Hemos avanzado en muchas cosas y retrocedido en otras. Ahora es más barato viajar y comprar ropa, pero estudiar y tener casa se ha vuelto impagable. A los niños de hoy les cobran la mensualidad del colegio como si en vez de enseñarles las letras y los colores los estuvieran entrenando para volver a la Luna después de 40 años de fracasos. El metro cuadrado es una de esas cosas que se cobran por oportunidad, no por precio real. La necesidad de tener una casa es igual a la de enterrar a alguien cuando muere, de sanarse cuando se está enfermo, o al sueño de muchos de casarse, por eso las cobran a precios irreales. Un helado, en cambio, no cuesta nada porque no pasa mayor cosa si no te lo comes. No digo nada nuevo cuando afirmo que cobran es la necesidad. Lo diciente es ver lo mucho que nos gusta aprovechar la oportunidad y disfrutar de estar en una posición dominante.
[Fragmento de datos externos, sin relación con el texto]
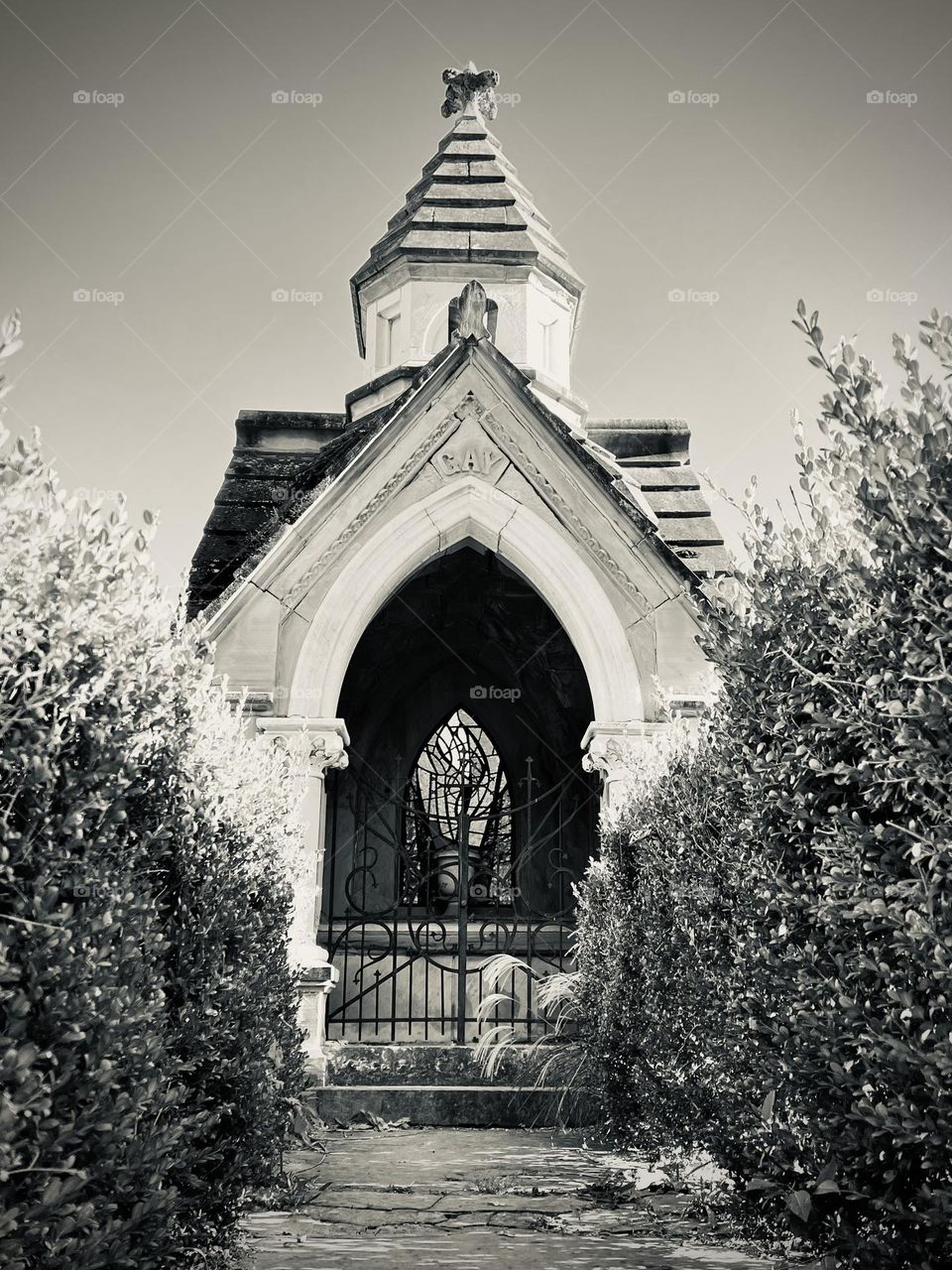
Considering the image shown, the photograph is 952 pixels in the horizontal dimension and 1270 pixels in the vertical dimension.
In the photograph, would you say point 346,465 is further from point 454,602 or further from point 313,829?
point 454,602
A veces imagino un mundo justo y pienso que cada ser humano o cada familia debería tener el derecho por nacimiento a un espacio mínimo dónde vivir, diga usted 100 metros cuadrados. Sé que alguien que sepa del asunto me desmontaría el sueño en 30 segundos y me haría caer en cuenta de la estupidez de mi propuesta. Quizá pensar que tener un pedazo de la Tierra que nos pertenece es una locura, pero también lo es pagar 10 millones de pesos por un metro cuadrado en obra gris.